A second element of food security is for nations—both ‘advanced’ and ‘developing’—to place new or renewed emphasis on agricultural output growth through ecologically integrated, sustainable approaches. While not completely abandoning comparative advantage principles and agricultural trade, this approach recognizes that most nations of any significant size need to have some internal food production capacity. Producing a portion of the food supply domestically and sustainability helps satisfy food security needs and is the best way to have many poor people involved in agriculture, both as farmers and consumers of affordable, nutritious food.
Governments have a legitimate role in supplementing and regulating the market to promote sustainable food production. They can supplement the market through support for research, technical assistance, funding for infrastructure, creation of a positive climate for emergence of social capital, and cost-share assistance for conversion to ecological farming systems. They can regulate the market by enforcing tough environmental standards to curb polluting and unsustainable farming practices, thereby creating a more level playing field for ecologically sustainable systems.

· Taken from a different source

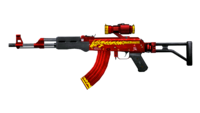 AK47 SCOPE RED DRAGON RD1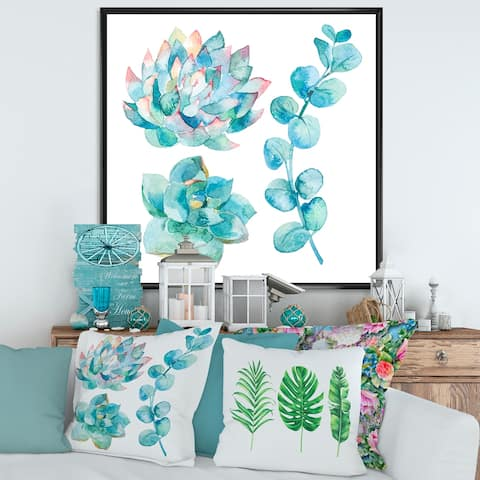 Designart 'Eucalyptus Leaves and Succulents' Traditional Framed Canvas Wall Art Print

Have my views on markets fundamentally changed since those early years of observing differences of emphasis between the U.S. and the Indian subcontinent? I don’t think so, though I hope I am always learning and refining my policy views. I have always been an economic pragmatist, and wary of sweeping economic ideologies. Clearly, markets have their place, and in some ways we need more reliance on market forces and institutions to deal with the food crisis that confronts us. But in other ways we need less reliance, or at least more regulations and more policies and programs to supplement the market.